Review: The Ruling Class

[Originally published in Movietone News 22, April 1973]

Any movie that runs two-and-one-half-hours-plus yet doesn’t have one glancing at his watch has to have something going for it. And The Ruling Class does, as long as deep thoughts about the medium don’t enter into it. The medium gets kicked about as freely as most other conventions: theatrical. social, familial, and the resulting film has the exuberance one might associate with a first-rate college revue. The collegians involved include some of the most reliable mainstays of the British stage and screen, and the genre is that mainstayingest of them all, the what-fun-it-is-to-roast-the-upper-classes genre that has made the fame and fortune of many a literary radical. The difference is that The Ruling Class shows itself to be aware of the implicit, frequently unacknowledged corollary: and-whom-could-we-pick-on-if-they-weren’t-around? The answer turns out to be: just about anybody.

Things start happening when the 13th Earl of Gurney (Harry Andrews) treats himself to his favorite bedtime setting-up exercise: kicking into space, dressed in ballet skirt, grenadier jacket, and tri-cornered hat, at the end of a silken hangman’s noose. His faithful butler Tucker (Arthur Lowe) is supposed to have positioned a high stool nearby so His Lordship can regain a foothold at the brink of extinction and regale the world with his ecstatic visions of Beyond the Vale. This particular evening the stool gets knocked askew and the earldom passes on to the (literally) hanging judge’s son Jack (Peter O’Toole).

Jack’s been on the inside—of an asylum—and returns to the world serene in the knowledge that he is Christ (he’ll answer to “J.C.”) and also God the Father (because he has found that when he prays to God he is invariably talking to himself). Some of his relations would like to see him separated from control of the Gurney estate and set about arranging it—a complicated process that involves marrying him off to the consort of both his late father and his uncle (William Mervyn) and encouraging him to sire an heir with utmost haste. In the course of all this the audience of course sides with the hilariously self-hyped Highest against the scheming in-laws, with a side portion of appreciation for the old Marxist butler, the other legate of the l3th Earl who, though 30,000 pounds richer, elects to stay on at his old job and slip the verbal shaft to his masters in the most public manner possible.
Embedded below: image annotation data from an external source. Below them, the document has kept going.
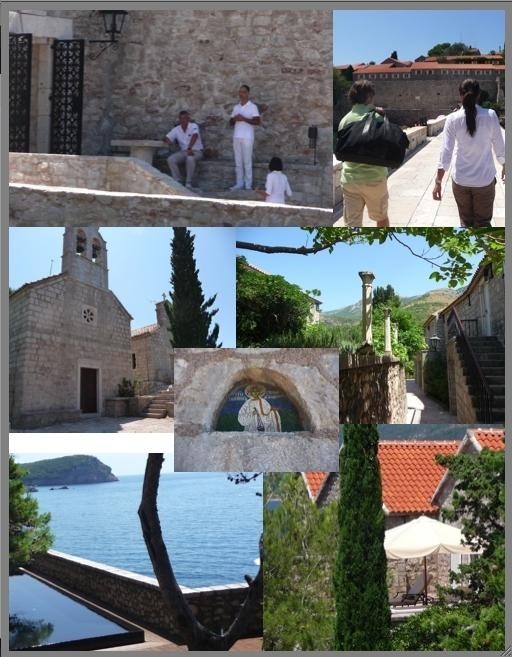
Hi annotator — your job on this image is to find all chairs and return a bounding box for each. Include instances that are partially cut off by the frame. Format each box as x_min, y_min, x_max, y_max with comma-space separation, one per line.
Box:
385, 569, 432, 606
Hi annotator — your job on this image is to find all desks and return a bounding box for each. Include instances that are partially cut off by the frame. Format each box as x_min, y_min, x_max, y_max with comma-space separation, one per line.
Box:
110, 138, 168, 167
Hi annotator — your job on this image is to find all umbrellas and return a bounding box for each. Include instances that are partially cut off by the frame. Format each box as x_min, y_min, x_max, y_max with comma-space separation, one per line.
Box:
384, 513, 483, 605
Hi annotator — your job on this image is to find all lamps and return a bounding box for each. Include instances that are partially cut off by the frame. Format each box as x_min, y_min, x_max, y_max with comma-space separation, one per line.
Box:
430, 334, 442, 351
88, 9, 128, 45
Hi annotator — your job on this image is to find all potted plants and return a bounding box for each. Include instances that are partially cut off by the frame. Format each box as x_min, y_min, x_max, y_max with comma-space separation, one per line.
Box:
105, 375, 152, 416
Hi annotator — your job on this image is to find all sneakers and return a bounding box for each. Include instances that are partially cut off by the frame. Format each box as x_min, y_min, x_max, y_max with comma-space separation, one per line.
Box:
246, 185, 252, 192
229, 184, 244, 191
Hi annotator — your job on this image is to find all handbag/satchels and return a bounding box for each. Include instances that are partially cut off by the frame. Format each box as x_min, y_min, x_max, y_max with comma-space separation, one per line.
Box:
335, 110, 409, 169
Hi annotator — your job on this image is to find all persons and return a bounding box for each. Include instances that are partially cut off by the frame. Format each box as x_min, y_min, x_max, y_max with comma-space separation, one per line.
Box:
255, 157, 292, 204
164, 111, 203, 189
433, 79, 505, 227
229, 85, 260, 191
338, 79, 389, 227
238, 387, 281, 432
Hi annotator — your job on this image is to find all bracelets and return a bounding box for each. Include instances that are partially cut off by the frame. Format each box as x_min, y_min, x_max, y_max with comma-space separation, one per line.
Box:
435, 178, 442, 183
187, 148, 191, 150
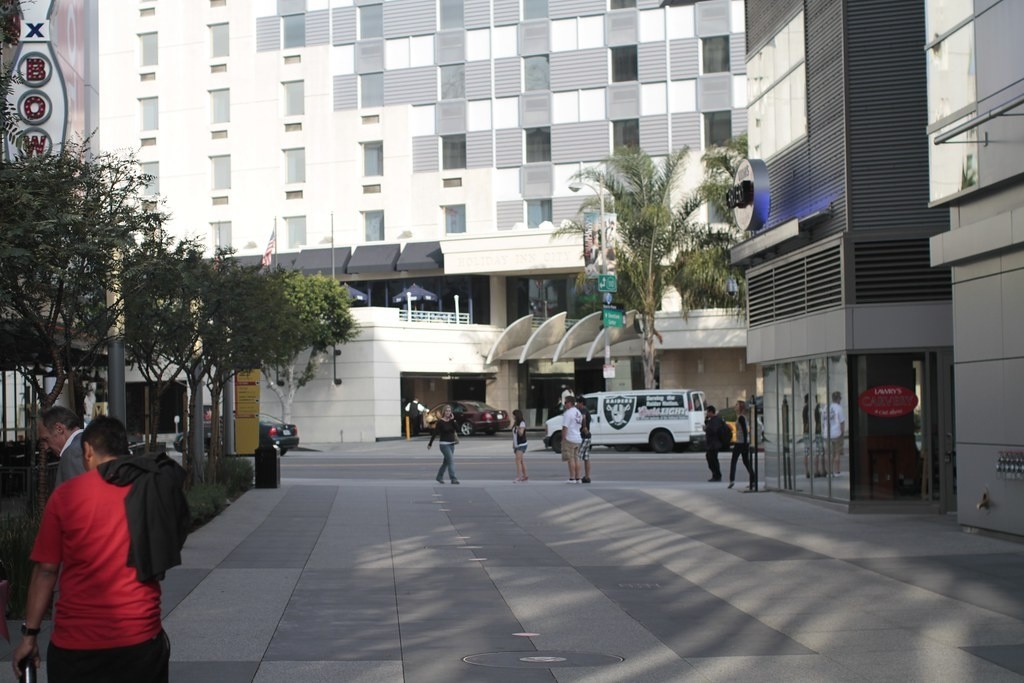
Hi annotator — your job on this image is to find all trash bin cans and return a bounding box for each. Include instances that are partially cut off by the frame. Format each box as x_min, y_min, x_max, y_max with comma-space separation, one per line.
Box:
255, 444, 281, 489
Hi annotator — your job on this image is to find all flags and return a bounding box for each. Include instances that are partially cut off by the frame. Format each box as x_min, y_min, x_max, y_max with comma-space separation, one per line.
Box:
261, 231, 274, 267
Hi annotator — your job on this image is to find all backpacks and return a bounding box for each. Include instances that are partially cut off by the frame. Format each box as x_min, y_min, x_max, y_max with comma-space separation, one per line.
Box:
718, 420, 732, 445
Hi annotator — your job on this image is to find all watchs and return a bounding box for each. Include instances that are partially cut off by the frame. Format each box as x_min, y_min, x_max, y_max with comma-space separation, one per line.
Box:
20, 622, 41, 637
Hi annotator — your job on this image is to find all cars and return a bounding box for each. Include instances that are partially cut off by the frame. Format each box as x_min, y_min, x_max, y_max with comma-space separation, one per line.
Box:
427, 400, 510, 436
173, 411, 301, 456
717, 395, 763, 444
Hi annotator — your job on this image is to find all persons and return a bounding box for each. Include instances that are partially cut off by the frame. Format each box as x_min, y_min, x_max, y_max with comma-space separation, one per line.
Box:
401, 397, 430, 437
37, 406, 87, 636
427, 405, 459, 484
561, 396, 593, 482
705, 405, 724, 481
11, 415, 167, 683
803, 391, 844, 479
727, 399, 757, 489
511, 409, 528, 484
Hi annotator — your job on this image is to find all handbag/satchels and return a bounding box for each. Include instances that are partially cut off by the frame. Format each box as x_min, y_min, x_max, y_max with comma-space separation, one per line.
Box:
454, 430, 459, 444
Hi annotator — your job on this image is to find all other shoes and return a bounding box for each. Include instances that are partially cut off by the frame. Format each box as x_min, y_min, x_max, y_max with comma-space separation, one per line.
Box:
728, 481, 735, 489
436, 478, 444, 483
582, 476, 591, 483
515, 477, 522, 481
575, 478, 582, 484
523, 476, 528, 480
564, 479, 576, 484
708, 477, 721, 482
450, 480, 460, 484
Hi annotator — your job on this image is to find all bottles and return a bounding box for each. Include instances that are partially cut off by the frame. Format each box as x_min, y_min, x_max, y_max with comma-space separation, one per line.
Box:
19, 623, 37, 683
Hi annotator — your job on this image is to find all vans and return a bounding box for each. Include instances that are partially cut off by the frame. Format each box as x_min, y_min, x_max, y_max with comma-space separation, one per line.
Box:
543, 388, 708, 453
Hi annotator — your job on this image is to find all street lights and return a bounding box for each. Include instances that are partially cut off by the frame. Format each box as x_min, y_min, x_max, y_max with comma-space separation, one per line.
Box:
570, 180, 617, 391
Then something happens. The madman licks his madness—or at least alters its external appearance, becoming the consummate English peer in public while in private swapping J.C. for Jack the Ripper, god of vengeance in ways sometimes sexual, sometimes political, but always murderous. In the end no one has escaped Jack’s divine anger, including the heroically disrespectful Tucker, and the banshee wail of the last of his victims is continued in the infantile sob of the 15th Earl of Gurney, yet another Jack of who-knows-what-persuasion.

Structurally the film will not bear close analysis: its sophisticated intention of wrenching the audience this way and that until they capitulate and accept this vision of an incestuous ruling-class screwjob is only imperfectly served; the film really opts for safe dodginess—stylistically, morally, and sociopolitically. But from moment to moment the possibilities are devastatingly good and much of the execution is exhilarating, in its ingenuity and artistic daring as much as its ultimate irresponsibility. Peter O’Toole’s role successfully exploits his offscreen public persona as manic jackoff.


Copyright © 1973 Richard T. Jameson

Direction: Peter Medak. Screenplay: Peter Barnes, after his play. Cinematography: Ken Hodges.
The Players: Peter O’Toole, Arthur Lowe, Carolyn Seymour, William Mervyn, Coral Browne, Alastair Sim, James Villiers, Harry Andrews.